Сергей с Андреем вышли из парка и остановились перед зеленеющим лугом, покрытым росой. В полуверсте чернелся Девкин яр, обвитый туманом, поднимавшимся с луга и речонки, разрезавший красивыми зигзагами лес и луга.
– А где же солнце? – спросил Сергей.
– А оно вон за облачко спряталось, – ответил Андрей, повертывая голову налево.
Сергей тоже повернулся.
На далеком горизонте плыло темное багровое облако, совершенно закрывшее своими прихотливыми очертаниями всходившее солнце. Только гребень облака трепетно сверкал серебром и, дрожа от горячих поцелуев лучей, таял, как дым, в воздушном пространстве и переливался разноцветными волнами.
Сергей залюбовался на эту картину. Было что-то волшебное в красках облака, умиравшего в объятиях солнца… Вот оно стало светлее, прозрачнее. Темно-багровые краски мало-помалу перешли в нежно-розовые, а гребень заалел, как личико девушки, в первый раз поцеловавшей милого ее сердцу… Еще момент – и из-за гребня брызнул миллион бриллиантов, разлетевшийся по всему горизонту.
– Ах, какая прелесть! – вскрикнул Сергей, хватаясь за руку Андрея.
– Хорошо-с, но я видал много чудеснее-с! – ответил тот.
– Лучше этой картины ничего быть не может.
– Бывает-с. Я раз, Сергей Афанасьич, какую историю на восходе видел-с… Облачко так же вот зашло, заслонило солнышко… Только вдруг посереди облака дыра обозначилась, вроде окошка-с…
– Понимаю.
– Так солнце в эвто окошко такую луч пустило, что я даже замер на месте-с… Ей-богу… Красота! Кругом, понимаете, темь, а в эвто окошко все одно, что сноп разных цветов, и как быд-то в эвтой луче ангелы крылышками трепетают-с… Осияние полное, и переливы притом. Пал я это наземь и плачу, вот как плачу, Сергей Афанасьич, слезы, ровно у рабенка, в три ручья… Уж оченно божественно вышло-с, и сичас, как представлю эвту картину, так на душе сладость какая-то… А вот и солнышко вдарило!
Солнце, действительно, залило светом луг, который засверкал миллионами искр.
Сергей с Андреем пошли по этому ковру и быстро достигли опушки Девкина яра.
Андрей свернул вправо и, поднявшись на отлогое взлобье яра, крикнул отставшему от него Сергею:
– Проснулся уж, Сергей Афанасьевич, и руководствует!..
Сергей вбежал на пригорок и сел на сваленную дряхлостью березу.
Шагах в пятнадцати от них, в кустах калины, щелкал соловей.
Андрей, весь отдавшись наслаждению, наклонился вперед и замер.
Сергей рассмеялся на смешную фигуру своего спутника и закурил папиросу.
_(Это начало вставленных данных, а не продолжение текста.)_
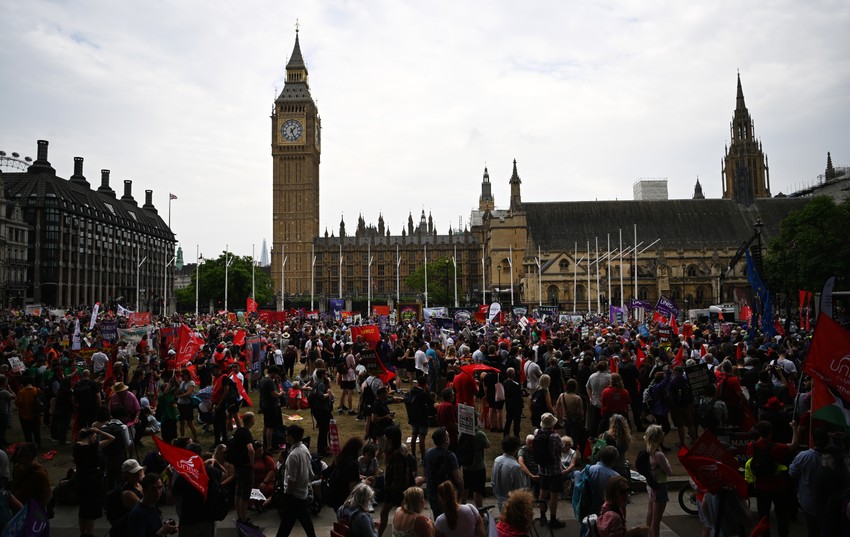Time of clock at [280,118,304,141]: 1:26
Соловей оказался действительно настоящим артистом и рассыпался удивительно замысловатою трелью.
– Каков, Сергей Афанасьич? – прошептал Андрей, подходя на цыпочках к Сергею, словно боясь неосторожным движением спугнуть певуна.
– Превосходный певец! – ответил тот.
Андрей расплылся в блаженную улыбку и зажмурился.
Соловей щелкал долго и, кончив отчаянно-трескучею руладой, смолк.
Андрей сдернул с головы картуз, хватил им по березе и плюнул.
– Тоись такого подлеца, Сергей Афанасьич, помрешь, а не услышишь… один во всем мире… На том конце яра другой есть… хорош, слов нет, но супроти эвтого не выдержит ни в жисть!..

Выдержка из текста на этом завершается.